Deerskin: Odd Fit, by Josh Long
If you’re coming across Deerskin (Le Daim), it’s likely that you’re familiar with the work of Quentin Dupieux, and that you know what kind of absurd, potentially horrific comedy to expect. If you know nothing about the his previous work, you’re in for a bizarre ride. That being said, this isn’t the kind of raucous midnight movie absurdity of Rubber’s murderous tire, nor the reality-bending surrealism of 2012’s Wrong. Deerskin finds itself in a more realist milieu, which makes its weirdness that much… weirder.
Jean Dujardin (The Artist) plays Georges, a middle-aged oddball who pays a stranger €7500 for a deerskin jacket. He’s so taken with it and the “killer style” it lends him, that he never takes it off. He makes his way to a small town in rural France, where we realize that he’s recently separated from his wife, who doesn’t want to hear from him, and has cut off his credit card. In his loneliness, Georges begins to hear the jacket speaking to him. And what the jacket wants… is to be the only jacket in the world. Which is great, because Georges confides that he wants to be the only person in the world wearing a jacket.
When Georges meets young bartender Denise (Adèle Haenel, Portrait of a Lady on Fire), he panics and tells her that he’s a filmmaker. She unwittingly calls his bluff by telling him that she’s a film editor. He hires her onto his non-existent “project,” and thus begins their cooperation down a strange road that leads to theft, murder, and a full-on deerskin ensemble.
The premise is, unsurprisingly, bizarre. A killer jacket, sure, but a killer jacket because it wants to be the world’s only jacket? This is where things get absurd. But odd as it is, the film still seems grounded in the real world. Nothing supernatural, nothing openly surrealist. Were it set in a stranger world, the premise might seem stupid, but in our reality Georges comes off as a strange, and probably sociopathic, loner.
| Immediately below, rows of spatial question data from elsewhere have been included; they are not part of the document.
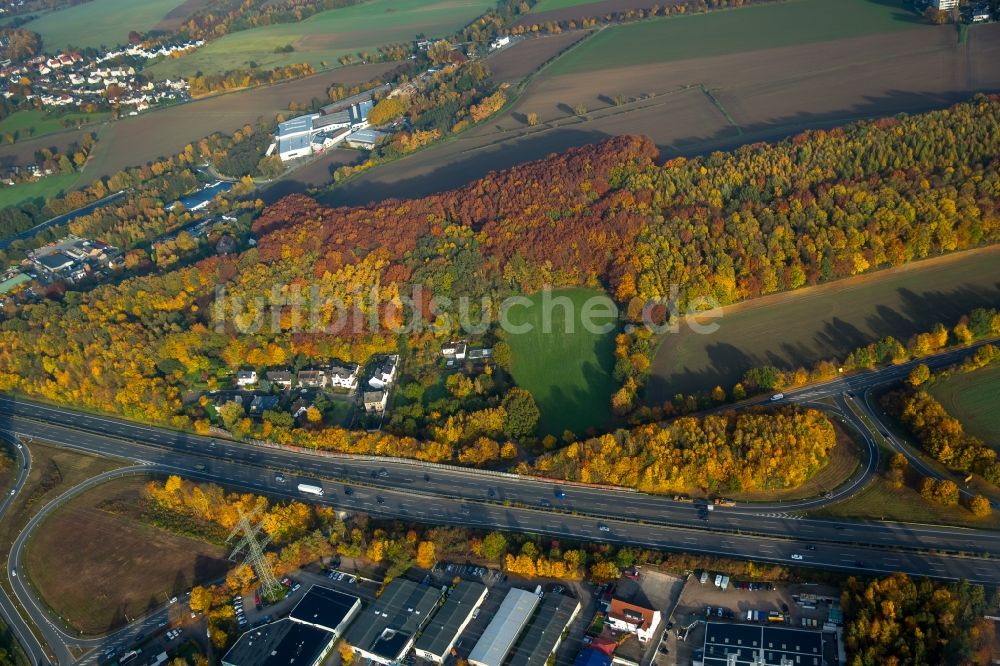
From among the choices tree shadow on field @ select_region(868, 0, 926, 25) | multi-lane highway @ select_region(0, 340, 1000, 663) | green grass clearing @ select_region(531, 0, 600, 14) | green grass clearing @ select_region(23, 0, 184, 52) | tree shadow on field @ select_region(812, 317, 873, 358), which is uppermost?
green grass clearing @ select_region(23, 0, 184, 52)

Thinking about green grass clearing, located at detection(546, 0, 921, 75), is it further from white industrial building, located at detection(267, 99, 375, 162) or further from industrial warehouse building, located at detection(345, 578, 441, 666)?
industrial warehouse building, located at detection(345, 578, 441, 666)

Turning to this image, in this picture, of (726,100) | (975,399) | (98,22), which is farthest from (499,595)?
(98,22)

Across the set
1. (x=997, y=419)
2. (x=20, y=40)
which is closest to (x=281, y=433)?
(x=997, y=419)

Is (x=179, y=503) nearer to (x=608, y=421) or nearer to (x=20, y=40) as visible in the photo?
(x=608, y=421)

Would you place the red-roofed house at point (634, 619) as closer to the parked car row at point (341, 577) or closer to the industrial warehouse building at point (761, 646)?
the industrial warehouse building at point (761, 646)

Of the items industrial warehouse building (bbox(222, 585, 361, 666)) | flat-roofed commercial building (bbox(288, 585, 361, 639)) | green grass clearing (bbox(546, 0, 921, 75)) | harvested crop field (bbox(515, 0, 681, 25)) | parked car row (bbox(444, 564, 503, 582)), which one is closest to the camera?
industrial warehouse building (bbox(222, 585, 361, 666))

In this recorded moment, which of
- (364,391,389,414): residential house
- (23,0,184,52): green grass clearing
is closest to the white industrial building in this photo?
(364,391,389,414): residential house

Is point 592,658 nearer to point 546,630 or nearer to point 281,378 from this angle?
point 546,630
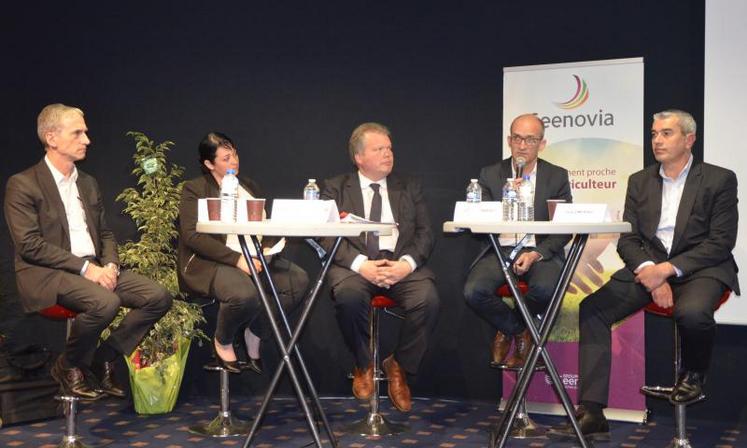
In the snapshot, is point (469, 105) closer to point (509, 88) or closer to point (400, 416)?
point (509, 88)

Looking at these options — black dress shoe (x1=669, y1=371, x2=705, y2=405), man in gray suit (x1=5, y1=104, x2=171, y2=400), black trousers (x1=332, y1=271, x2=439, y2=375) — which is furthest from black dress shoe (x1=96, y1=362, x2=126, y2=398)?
black dress shoe (x1=669, y1=371, x2=705, y2=405)

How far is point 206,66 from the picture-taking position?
19.3 ft

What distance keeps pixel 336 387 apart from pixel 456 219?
2.10 metres

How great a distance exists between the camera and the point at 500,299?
4.62 m

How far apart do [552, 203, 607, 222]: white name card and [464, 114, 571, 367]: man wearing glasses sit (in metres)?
0.81

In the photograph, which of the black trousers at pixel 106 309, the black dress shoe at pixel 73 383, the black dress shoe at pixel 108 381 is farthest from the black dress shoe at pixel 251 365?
the black dress shoe at pixel 73 383

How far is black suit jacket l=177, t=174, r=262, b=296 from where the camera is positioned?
4.75 m

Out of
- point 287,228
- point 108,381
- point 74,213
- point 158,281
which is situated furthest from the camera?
point 158,281

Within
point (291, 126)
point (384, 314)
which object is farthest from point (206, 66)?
point (384, 314)

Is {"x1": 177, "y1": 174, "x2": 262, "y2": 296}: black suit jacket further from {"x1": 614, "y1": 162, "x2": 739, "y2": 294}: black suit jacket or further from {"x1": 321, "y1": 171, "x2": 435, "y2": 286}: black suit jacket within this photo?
{"x1": 614, "y1": 162, "x2": 739, "y2": 294}: black suit jacket

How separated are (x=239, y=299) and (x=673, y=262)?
6.68ft

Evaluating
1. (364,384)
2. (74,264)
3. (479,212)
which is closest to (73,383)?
(74,264)

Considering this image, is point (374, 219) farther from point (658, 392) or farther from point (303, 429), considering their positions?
Answer: point (658, 392)

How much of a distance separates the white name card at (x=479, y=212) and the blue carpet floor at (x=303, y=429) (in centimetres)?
113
He’s grasping at straws to control his world, and somehow the pride he gains from the jacket becomes necessary for his survival. It’s like an addiction, whose ultimately meaningless payoff will require more and more of the user.
Or maybe the jacket is in some way a parasite, an entity that feeds off its host by promising glamour and attention. Seeking out hopeless individuals with no raison d’etre, stirring up dreams of being someone it’s impossible not to notice. Perhaps Denise too is one of these lost souls, and will be the next under the jacket’s thrall. The fact is, it could be a lot of things, and thematically it’s a bit hard to lock down. Maybe it’s even a statement about animal rights and hunting, although if so, the whole thing seems a little on the nose and boring. I prefer to think there’s something more to it.
Whether or not it’s central in the filmmaker’s mind, there is certainly a strong through line about cinema. Georges is given a digital camera by the same man who sells him the jacket. He becomes obsessed with filming himself in the jacket, and then filming his attempts to get rid of everyone else’s jackets. The narcissism of one’s own artistic expression connects with the desire to have (or to be) the only jacket. Dupieux here seems to self-effacingly comment on the inherent solipsism of filmmaking. That to make a film is to create an image of oneself or one’s ideas and on some level to say “my artistic expression is as important (if not more important) than any that has come before.” The more Georges feeds this idea of himself, the less he is able to think of other people as humans. They quickly become mere impediments to his dreams.
This all sounds very heady and dark, but Dupieux flexes his comedy muscles too. He’s a filmmaker who knows how to build and shoot comedic moments, and most land effectively. He’s helped out by Dujardin, who has fantastic comedic timing and delivery – if you haven’t seen his OSS 117 films, do yourself a favor. He walks a perfect line between creepy and funny; he shocks the audience without ever alienating us. Haenel’s Denise is an unexpected foil, crawling deeper into his world just when we expect her to be repelled. We believe her, even if we don’t understand her.
The film’s conclusion, sadly, is too abrupt. While we may not need to spend another hour with these characters, it does still feel like there are avenues not explored and loose ends not tied up. This probably further contributes to a sense that the film could be about one of many different things. Or maybe it’s about all of them? After Deerskin’s blink-and-you’ll-miss-it 77 minutes, you can expect to be left scratching your head, but probably laughing too. And even if you can’t figure out what it’s all about (if it’s about anything at all), it’ll leave you thinking. As it should.